#### [Directions for this task]
Nothing but the line holding "United States, site archbold_FL-07." and the lines after it, through the end of the records, should be set down, each exactly as it is.

§ §

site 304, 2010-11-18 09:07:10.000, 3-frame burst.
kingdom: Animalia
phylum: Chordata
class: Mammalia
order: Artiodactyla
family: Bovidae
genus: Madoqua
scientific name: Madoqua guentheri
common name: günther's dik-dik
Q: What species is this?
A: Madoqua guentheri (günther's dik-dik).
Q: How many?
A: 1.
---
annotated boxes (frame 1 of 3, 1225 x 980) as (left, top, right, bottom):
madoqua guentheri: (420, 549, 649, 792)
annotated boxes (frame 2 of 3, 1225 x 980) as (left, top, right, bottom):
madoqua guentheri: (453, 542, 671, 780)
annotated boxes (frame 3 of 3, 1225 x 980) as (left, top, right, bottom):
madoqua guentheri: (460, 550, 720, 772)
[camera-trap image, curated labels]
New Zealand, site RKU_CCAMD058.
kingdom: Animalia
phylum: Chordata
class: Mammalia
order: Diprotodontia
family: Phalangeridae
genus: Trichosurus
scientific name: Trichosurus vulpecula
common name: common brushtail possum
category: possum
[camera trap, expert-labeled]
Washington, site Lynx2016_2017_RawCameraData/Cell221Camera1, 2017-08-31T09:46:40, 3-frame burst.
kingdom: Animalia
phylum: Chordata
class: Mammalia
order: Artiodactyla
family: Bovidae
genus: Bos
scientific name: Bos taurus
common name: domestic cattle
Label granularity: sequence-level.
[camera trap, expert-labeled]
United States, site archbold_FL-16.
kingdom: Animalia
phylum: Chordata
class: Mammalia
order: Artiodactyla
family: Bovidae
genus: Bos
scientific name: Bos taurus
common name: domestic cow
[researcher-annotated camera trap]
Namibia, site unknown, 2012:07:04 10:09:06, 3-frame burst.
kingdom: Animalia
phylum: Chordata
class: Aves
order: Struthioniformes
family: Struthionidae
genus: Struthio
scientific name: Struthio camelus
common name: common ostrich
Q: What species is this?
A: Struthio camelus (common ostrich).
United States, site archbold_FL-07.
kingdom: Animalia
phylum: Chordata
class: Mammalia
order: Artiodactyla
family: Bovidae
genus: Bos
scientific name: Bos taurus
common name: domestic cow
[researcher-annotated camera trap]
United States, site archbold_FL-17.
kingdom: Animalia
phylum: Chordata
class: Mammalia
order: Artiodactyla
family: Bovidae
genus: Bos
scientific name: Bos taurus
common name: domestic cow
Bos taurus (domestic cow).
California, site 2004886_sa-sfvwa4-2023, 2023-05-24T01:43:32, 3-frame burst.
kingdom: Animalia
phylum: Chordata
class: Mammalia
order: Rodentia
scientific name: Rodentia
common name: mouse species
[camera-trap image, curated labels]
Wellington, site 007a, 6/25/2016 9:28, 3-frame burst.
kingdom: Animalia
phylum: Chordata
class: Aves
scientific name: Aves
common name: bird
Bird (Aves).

§ §

#### [Solution for this problem]
United States, site archbold_FL-07.
kingdom: Animalia
phylum: Chordata
class: Mammalia
order: Artiodactyla
family: Bovidae
genus: Bos
scientific name: Bos taurus
common name: domestic cow
[researcher-annotated camera trap]
United States, site archbold_FL-17.
kingdom: Animalia
phylum: Chordata
class: Mammalia
order: Artiodactyla
family: Bovidae
genus: Bos
scientific name: Bos taurus
common name: domestic cow
Bos taurus (domestic cow).
California, site 2004886_sa-sfvwa4-2023, 2023-05-24T01:43:32, 3-frame burst.
kingdom: Animalia
phylum: Chordata
class: Mammalia
order: Rodentia
scientific name: Rodentia
common name: mouse species
[camera-trap image, curated labels]
Wellington, site 007a, 6/25/2016 9:28, 3-frame burst.
kingdom: Animalia
phylum: Chordata
class: Aves
scientific name: Aves
common name: bird
Bird (Aves).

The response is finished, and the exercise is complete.